═════ RECORDS SUPPLIED ═════
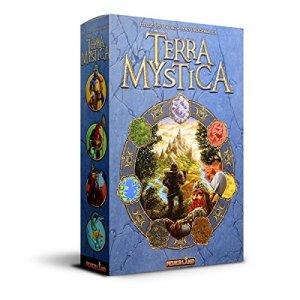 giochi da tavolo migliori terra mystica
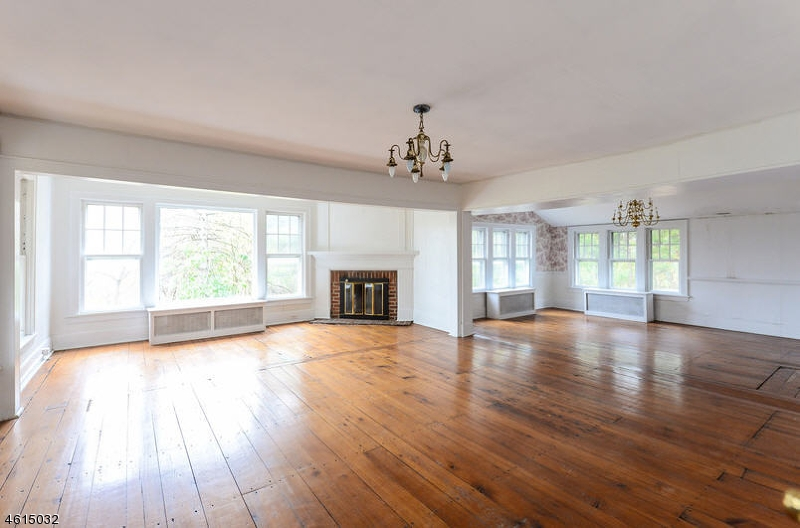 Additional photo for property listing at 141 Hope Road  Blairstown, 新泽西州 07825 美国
═════
═════ RECORDS SUPPLIED ═════
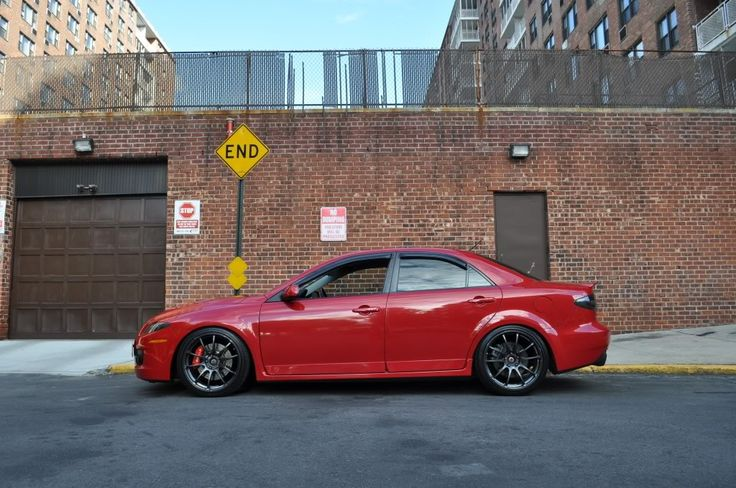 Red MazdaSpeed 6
═════
═════ RECORDS SUPPLIED ═════
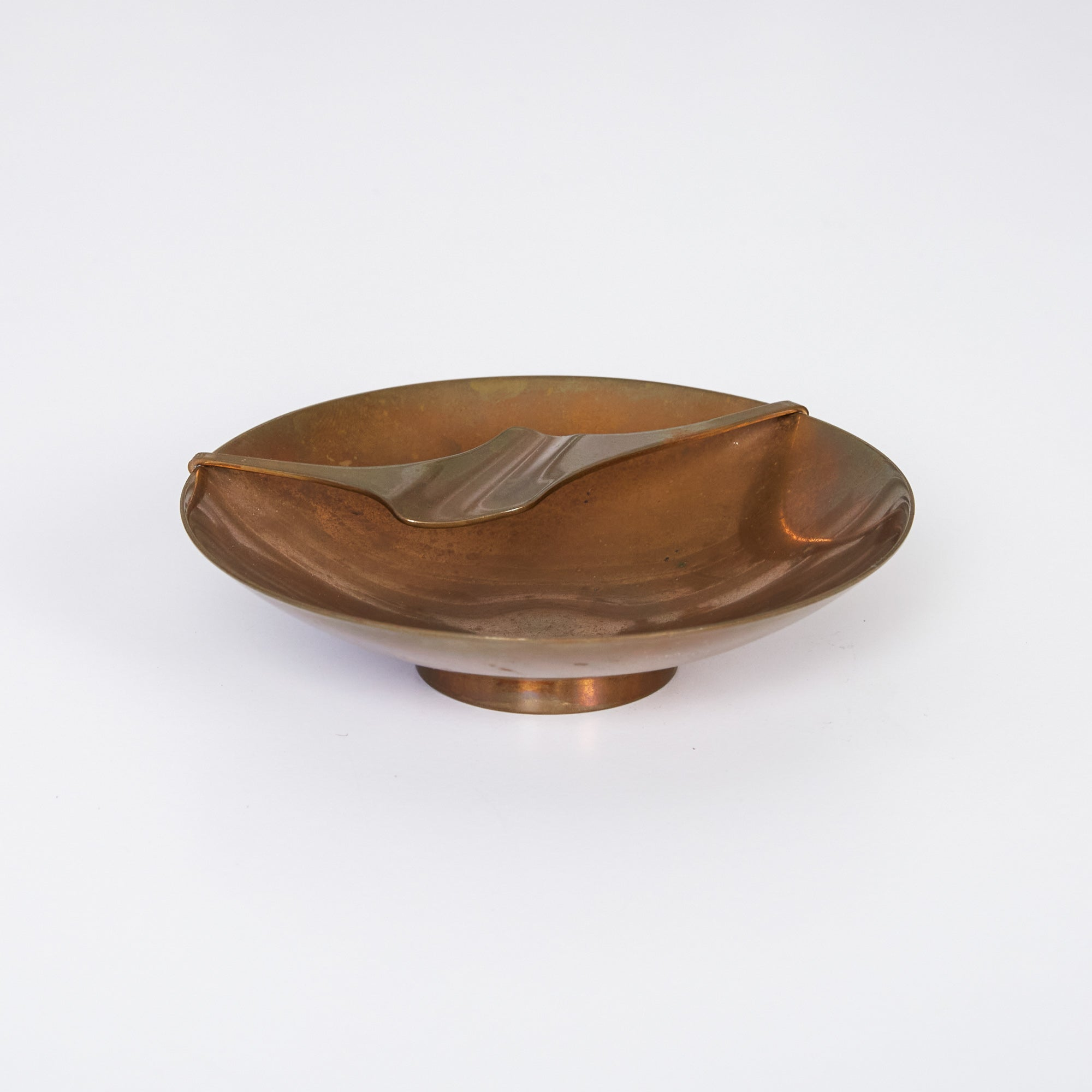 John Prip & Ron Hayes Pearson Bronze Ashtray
═════
Exact copy, no pictures. Write out the lines in the entries above, starting with the line with "giochi da tavolo migliori terra mystica" and going on through the line with "Additional photo for", keeping both.

 giochi da tavolo migliori terra mystica
 Additional photo for property listing at 141 Hope Road  Blairstown, 新泽西州 07825 美国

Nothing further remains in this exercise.